Boyd is just one of thousands of Americans from all over the political spectrum who the Bush Administration has angered with its vague proposal to hand $700 billion over to Treasury Secretary Henry Paulson to restore U.S. financial markets' health. That anger has manifested itself online through e-mail, web sites and other online chatter, with one site, BuyMyShitPile.com, going rapidly viral this week. The site, a parody of the dire financial situation, is what is inspiring the self-organizing group of activists to show up in downtown Manhattan Thursday evening with all their junk. They hope to make their simmering fury palpable to Wall Streeters getting off work.

"Why should people who made financially imprudent decisions be rewarded?" asks Boyd, who is best known for founding the political protest theater group Billionaires For Bush. "It's our hard-earned tax dollars, and we're being asked to bail these guys out at the same time as this locks out all the things that we want for the future."

Boyd's is one of many voices of frustration. Other people's anger spilled out online, which in turn, is fueling the planned protests' momentum.

Arun Gupta, a 43-year-old freelance journalist in Manhattan, is someone else who was so upset by unfolding events that he was moved to action.

"I've been spending a lot of time reading about the intensifying crisis and the bailout plan," he says. "The more I read, the more outraged and flabbergasted I was: It became clear to me that this was the financial equivalent of the Sept. 11 attacks."

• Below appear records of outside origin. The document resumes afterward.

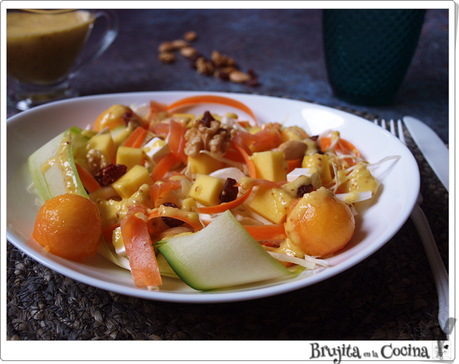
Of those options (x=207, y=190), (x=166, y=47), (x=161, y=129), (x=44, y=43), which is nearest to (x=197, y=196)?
(x=207, y=190)

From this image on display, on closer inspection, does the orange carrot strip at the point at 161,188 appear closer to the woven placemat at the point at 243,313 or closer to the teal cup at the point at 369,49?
the woven placemat at the point at 243,313

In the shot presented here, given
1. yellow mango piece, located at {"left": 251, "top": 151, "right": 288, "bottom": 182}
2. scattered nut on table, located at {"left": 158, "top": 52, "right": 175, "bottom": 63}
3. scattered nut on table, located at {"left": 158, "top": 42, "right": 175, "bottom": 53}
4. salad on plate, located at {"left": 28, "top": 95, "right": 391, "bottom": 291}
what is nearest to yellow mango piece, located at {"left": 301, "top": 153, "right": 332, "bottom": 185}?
salad on plate, located at {"left": 28, "top": 95, "right": 391, "bottom": 291}

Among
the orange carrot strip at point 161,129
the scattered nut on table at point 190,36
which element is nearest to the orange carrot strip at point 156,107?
the orange carrot strip at point 161,129

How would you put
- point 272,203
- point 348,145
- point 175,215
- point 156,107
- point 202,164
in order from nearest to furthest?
point 175,215
point 272,203
point 202,164
point 348,145
point 156,107

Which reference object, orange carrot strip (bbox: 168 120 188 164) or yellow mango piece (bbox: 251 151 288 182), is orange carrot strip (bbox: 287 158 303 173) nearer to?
yellow mango piece (bbox: 251 151 288 182)

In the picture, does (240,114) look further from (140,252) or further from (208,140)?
(140,252)
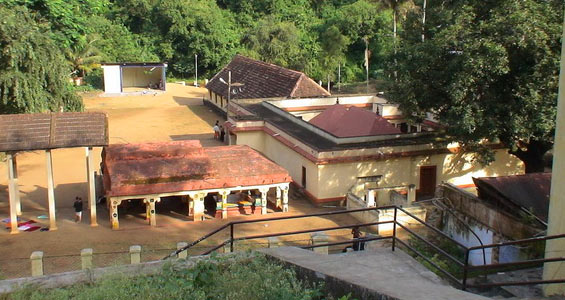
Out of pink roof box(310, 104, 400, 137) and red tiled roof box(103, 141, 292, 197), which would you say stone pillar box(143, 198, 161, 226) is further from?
pink roof box(310, 104, 400, 137)

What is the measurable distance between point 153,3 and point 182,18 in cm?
621

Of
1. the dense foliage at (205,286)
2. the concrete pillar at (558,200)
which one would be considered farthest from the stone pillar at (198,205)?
the dense foliage at (205,286)

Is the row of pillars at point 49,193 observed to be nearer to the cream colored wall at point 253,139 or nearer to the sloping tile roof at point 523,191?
the cream colored wall at point 253,139

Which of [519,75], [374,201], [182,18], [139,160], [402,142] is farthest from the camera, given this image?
[182,18]

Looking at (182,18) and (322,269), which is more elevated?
(182,18)

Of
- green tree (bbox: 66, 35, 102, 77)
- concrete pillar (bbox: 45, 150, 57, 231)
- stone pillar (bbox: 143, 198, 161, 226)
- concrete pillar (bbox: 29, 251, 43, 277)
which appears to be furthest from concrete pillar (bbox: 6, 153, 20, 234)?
green tree (bbox: 66, 35, 102, 77)

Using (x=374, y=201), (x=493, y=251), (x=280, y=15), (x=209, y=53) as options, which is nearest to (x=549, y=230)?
(x=493, y=251)

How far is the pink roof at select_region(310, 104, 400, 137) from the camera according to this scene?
2411 centimetres

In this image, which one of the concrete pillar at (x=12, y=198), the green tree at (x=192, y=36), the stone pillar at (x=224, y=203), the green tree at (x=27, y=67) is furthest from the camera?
the green tree at (x=192, y=36)

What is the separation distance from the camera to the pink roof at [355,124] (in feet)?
79.1

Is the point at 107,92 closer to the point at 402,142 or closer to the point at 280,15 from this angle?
the point at 280,15

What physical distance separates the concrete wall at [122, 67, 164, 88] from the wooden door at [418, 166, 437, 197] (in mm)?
34234

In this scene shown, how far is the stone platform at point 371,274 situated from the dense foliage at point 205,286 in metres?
0.26

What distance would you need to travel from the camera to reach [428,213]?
18672 millimetres
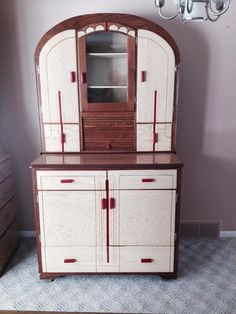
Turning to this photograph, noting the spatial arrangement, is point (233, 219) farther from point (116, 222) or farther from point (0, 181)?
point (0, 181)

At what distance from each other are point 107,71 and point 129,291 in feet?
5.10

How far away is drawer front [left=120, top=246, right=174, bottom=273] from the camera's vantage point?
6.32ft

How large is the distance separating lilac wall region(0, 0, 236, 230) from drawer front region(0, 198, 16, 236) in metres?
0.20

He was so upset that he banged out a passionately worded 629-word e-mail on his laptop Sunday afternoon urging his friends -- and anyone else who would listen -- to show up at the southern tip of Manhattan late Thursday afternoon to demonstrate. He says that he's never organized a protest before in his life.

"This week the White House is going to try to push through the biggest robbery in world history with nary a stitch of debate, to bail out the Wall Street bastards who created this economic apocalypse in the first place," he wrote. "This is the financial equivalent of September 11. They think, just like with the Patriot Act, they can use the shock to force through the "therapy," and we'll just roll over!"

He added:

Think about it: They said providing health care for 9 million children, perhaps costing $6 billion a year, was too expensive, but there's evidently no sum of money large enough that will sate the Wall Street pigs. If this passes, forget about any money for environmental protection, to counter global warming, for education, for national healthcare, to rebuild our decaying infrastructure, for alternative energy.

This is a historic moment. We need to act now while we can influence the debate. Let's demonstrate this Thursday at 4 p.m. in Wall Street (see below).

The e-mail ricocheted through the electronic ecosystem faster than the implosion of Wall Street itself, tapping into and riding the frisson of resentment among Americans at this monumental financial foul-up.